Your answer is a copy of every line in the records where "annotators" appears.

_AVAILABLE DATA_
#####

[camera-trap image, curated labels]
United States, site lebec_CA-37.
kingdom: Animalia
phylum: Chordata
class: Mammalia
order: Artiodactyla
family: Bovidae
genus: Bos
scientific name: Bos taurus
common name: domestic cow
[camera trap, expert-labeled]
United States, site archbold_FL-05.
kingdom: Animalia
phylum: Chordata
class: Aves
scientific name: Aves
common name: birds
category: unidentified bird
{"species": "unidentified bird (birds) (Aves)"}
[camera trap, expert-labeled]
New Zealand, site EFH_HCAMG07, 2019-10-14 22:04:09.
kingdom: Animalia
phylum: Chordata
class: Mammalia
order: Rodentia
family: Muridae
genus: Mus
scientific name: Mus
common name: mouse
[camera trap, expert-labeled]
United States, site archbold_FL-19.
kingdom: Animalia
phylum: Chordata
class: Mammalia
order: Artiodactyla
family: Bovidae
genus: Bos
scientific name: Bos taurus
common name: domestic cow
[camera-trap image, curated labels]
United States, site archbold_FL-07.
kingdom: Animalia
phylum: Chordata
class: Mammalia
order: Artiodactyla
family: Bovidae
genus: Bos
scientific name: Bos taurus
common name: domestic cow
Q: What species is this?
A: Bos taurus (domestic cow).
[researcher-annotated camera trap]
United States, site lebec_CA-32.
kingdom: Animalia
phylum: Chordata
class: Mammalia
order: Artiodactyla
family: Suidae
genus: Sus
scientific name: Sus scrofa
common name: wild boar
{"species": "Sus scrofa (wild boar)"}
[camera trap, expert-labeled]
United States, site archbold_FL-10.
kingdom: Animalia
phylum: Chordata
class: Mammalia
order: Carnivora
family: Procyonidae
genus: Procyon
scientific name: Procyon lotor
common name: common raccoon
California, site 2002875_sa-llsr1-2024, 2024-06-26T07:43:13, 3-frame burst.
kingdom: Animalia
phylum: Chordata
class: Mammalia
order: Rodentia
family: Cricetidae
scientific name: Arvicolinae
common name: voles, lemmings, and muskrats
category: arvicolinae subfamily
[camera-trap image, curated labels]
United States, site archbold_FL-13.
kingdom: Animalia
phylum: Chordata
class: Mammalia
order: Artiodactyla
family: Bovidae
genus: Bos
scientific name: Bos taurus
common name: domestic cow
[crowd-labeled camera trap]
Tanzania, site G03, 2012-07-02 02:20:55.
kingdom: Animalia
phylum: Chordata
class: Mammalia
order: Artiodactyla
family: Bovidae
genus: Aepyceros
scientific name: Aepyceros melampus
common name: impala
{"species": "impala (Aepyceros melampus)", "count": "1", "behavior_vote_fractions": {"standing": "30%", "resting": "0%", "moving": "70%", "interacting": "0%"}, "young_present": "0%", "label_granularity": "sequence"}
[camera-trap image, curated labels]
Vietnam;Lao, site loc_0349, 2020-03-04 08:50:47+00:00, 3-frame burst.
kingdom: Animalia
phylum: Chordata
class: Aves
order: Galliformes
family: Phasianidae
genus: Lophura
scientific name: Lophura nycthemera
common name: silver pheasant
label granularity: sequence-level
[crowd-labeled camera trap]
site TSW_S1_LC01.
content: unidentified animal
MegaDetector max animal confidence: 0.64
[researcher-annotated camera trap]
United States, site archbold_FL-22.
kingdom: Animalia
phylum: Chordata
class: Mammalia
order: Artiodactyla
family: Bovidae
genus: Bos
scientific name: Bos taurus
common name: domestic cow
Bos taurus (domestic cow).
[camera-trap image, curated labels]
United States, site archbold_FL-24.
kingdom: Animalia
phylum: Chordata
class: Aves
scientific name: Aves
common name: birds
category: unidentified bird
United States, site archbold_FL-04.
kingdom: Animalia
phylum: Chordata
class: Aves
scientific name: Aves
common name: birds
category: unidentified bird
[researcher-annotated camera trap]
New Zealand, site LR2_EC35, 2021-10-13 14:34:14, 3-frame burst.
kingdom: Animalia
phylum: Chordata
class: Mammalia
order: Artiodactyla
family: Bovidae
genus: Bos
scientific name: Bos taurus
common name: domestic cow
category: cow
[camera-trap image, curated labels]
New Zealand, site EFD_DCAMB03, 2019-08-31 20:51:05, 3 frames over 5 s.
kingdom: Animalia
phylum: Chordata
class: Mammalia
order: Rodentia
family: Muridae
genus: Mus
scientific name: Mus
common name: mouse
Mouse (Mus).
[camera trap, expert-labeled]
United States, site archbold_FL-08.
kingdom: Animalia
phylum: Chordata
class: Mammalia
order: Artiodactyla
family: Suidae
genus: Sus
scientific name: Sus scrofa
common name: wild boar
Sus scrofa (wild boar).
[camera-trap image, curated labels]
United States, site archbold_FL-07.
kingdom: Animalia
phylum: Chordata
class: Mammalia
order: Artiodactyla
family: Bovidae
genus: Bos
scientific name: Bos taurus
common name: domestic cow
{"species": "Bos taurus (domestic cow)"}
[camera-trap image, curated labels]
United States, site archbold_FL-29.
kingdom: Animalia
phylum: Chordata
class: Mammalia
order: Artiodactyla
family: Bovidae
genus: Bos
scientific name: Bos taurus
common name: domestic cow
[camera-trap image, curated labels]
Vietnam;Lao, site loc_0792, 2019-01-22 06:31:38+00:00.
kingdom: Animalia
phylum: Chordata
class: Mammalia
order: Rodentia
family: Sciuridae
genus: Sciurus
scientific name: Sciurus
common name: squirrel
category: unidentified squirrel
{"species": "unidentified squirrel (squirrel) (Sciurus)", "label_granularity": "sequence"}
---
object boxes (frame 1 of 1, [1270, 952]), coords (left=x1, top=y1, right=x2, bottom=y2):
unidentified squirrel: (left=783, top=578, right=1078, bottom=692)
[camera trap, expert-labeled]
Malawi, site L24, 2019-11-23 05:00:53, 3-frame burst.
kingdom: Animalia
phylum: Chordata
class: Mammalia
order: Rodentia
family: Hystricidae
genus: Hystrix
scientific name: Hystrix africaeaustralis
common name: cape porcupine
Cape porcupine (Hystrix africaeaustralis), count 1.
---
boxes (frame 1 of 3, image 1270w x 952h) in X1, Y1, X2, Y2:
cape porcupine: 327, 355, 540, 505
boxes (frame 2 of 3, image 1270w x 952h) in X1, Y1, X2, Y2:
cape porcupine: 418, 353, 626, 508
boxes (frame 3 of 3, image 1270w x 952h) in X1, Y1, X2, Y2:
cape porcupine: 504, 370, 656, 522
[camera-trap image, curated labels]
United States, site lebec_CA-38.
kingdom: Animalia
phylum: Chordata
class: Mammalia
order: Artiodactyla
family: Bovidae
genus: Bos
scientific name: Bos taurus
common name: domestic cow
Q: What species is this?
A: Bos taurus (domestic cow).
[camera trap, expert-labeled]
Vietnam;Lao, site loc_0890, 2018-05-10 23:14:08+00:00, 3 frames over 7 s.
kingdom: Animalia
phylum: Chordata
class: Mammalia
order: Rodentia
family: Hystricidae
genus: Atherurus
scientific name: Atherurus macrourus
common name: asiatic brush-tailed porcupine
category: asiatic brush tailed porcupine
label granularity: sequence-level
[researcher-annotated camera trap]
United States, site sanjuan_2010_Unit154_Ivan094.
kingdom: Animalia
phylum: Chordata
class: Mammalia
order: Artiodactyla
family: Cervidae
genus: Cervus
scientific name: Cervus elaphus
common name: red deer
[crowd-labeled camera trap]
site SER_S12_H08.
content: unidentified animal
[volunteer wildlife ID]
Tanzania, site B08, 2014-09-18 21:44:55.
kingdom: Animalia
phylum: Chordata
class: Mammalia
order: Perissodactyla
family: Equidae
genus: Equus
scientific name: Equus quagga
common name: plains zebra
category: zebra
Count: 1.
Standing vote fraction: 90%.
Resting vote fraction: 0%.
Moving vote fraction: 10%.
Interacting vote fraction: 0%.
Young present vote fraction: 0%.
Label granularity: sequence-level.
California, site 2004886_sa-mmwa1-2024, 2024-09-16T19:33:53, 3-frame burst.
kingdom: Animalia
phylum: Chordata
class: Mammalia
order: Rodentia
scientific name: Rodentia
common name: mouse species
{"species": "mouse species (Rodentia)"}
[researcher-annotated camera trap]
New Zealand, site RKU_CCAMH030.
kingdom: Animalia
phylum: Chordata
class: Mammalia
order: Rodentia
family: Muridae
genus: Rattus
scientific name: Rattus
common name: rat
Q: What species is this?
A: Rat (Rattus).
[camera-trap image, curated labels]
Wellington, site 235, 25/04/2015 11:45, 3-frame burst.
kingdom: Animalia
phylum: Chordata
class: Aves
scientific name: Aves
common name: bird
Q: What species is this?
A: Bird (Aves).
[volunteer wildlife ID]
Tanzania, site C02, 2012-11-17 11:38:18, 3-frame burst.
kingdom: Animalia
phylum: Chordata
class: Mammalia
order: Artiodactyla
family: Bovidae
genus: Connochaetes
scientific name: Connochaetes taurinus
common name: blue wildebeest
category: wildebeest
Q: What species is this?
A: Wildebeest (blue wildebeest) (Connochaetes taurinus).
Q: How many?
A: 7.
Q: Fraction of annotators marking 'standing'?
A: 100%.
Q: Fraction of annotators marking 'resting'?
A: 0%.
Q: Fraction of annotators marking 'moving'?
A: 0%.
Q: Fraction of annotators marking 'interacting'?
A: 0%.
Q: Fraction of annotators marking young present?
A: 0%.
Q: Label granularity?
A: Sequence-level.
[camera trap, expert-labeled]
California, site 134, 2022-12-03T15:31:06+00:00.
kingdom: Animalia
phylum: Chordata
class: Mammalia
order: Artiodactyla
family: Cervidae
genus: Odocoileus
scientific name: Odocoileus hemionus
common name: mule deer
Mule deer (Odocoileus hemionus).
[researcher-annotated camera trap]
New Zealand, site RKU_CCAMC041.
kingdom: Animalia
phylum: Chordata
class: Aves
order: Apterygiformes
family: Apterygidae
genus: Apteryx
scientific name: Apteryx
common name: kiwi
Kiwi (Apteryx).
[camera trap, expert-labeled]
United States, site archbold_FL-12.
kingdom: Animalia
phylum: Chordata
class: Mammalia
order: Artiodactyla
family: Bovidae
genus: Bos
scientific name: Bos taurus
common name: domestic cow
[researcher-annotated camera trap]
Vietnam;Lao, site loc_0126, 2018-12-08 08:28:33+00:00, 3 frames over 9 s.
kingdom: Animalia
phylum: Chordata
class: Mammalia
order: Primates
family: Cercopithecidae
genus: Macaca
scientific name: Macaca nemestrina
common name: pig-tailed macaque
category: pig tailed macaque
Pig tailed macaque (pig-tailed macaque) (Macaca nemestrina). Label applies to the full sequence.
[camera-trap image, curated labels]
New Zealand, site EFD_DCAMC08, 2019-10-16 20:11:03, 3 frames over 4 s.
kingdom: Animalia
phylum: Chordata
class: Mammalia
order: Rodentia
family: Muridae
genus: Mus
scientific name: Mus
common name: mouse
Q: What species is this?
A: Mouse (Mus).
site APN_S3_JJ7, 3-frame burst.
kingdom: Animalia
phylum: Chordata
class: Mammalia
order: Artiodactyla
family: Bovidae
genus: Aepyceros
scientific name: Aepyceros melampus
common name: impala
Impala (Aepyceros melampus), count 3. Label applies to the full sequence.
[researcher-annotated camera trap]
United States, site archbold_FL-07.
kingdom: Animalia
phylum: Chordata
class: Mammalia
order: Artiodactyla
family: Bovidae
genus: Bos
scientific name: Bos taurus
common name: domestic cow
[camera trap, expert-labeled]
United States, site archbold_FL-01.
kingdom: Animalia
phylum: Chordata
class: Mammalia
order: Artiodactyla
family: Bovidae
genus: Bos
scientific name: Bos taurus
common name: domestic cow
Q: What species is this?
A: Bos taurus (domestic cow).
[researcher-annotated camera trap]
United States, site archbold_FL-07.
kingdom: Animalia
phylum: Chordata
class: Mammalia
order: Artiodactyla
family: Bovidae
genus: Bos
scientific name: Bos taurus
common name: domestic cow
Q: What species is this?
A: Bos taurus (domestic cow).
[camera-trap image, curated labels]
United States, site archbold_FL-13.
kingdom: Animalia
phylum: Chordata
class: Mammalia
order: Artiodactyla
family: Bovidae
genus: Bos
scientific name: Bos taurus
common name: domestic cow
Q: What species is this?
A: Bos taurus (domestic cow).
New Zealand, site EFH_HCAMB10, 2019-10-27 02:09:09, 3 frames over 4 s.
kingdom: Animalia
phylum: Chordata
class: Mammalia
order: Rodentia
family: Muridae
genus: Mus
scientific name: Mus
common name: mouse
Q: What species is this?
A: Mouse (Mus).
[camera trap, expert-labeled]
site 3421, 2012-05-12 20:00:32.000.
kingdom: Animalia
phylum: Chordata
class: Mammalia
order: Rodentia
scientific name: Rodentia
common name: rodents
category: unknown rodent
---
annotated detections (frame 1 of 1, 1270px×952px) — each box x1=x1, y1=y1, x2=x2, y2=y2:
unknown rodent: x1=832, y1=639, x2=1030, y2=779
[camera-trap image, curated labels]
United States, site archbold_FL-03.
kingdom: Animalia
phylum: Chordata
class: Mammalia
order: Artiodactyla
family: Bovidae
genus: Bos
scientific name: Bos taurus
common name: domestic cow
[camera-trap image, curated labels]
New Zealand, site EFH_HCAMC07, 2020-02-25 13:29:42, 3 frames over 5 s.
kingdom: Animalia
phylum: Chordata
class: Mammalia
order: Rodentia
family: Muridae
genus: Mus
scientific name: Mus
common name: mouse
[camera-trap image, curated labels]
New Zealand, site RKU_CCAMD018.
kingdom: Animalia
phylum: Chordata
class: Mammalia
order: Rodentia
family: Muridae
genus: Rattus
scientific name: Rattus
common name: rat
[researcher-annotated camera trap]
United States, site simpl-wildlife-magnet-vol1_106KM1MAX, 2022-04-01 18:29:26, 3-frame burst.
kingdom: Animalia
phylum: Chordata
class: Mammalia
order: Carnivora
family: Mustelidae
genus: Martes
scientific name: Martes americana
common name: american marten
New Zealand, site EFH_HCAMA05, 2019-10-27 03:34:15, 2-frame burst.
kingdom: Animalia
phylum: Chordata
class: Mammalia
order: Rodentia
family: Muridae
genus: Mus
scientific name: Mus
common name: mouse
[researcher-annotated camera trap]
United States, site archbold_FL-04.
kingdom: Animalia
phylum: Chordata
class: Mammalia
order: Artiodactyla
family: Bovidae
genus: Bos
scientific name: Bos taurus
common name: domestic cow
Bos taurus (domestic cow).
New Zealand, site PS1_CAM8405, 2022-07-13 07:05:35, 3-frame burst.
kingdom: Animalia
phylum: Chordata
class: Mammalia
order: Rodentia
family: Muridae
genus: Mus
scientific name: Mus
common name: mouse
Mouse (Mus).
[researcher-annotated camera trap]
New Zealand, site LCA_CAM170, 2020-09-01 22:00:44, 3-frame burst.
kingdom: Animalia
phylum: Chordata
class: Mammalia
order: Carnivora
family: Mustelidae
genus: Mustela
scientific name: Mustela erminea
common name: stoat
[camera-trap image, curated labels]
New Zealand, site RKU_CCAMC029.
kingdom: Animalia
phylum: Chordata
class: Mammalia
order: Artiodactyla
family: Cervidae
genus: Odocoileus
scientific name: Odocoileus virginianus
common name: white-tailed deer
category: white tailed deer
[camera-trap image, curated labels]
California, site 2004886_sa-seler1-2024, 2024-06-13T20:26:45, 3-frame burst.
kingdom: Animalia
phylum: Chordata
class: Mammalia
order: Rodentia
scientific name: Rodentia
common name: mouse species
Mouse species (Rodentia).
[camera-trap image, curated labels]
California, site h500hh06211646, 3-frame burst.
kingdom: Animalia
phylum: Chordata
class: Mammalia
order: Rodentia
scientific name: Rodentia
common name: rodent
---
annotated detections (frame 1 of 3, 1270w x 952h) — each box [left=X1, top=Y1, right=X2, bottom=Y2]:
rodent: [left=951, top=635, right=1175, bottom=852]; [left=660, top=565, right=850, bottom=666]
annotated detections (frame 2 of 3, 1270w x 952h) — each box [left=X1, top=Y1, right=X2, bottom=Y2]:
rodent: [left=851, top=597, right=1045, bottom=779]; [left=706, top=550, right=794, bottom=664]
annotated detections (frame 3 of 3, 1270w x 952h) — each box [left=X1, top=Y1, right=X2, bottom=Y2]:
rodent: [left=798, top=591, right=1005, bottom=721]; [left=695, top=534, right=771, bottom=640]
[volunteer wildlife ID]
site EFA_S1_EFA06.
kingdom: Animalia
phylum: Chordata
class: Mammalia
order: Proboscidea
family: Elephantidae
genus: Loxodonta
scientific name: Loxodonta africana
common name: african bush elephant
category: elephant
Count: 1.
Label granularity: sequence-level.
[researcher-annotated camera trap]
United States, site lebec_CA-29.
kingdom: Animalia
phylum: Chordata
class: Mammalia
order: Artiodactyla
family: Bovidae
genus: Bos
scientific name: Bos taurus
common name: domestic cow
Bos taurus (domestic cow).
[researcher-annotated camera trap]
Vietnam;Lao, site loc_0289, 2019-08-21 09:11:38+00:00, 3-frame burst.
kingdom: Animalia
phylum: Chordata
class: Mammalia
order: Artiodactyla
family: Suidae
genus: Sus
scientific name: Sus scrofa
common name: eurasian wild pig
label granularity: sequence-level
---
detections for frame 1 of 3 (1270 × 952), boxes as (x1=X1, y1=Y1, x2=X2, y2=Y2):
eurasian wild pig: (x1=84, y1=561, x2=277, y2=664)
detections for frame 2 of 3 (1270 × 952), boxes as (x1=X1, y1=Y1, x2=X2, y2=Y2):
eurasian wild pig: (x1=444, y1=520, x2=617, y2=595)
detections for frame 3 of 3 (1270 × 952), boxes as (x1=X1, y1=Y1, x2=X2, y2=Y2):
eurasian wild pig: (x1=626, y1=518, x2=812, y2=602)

#####

_OUTPUT FOR THIS EXERCISE_
Q: Fraction of annotators marking 'standing'?
Q: Fraction of annotators marking 'resting'?
Q: Fraction of annotators marking 'moving'?
Q: Fraction of annotators marking 'interacting'?
Q: Fraction of annotators marking young present?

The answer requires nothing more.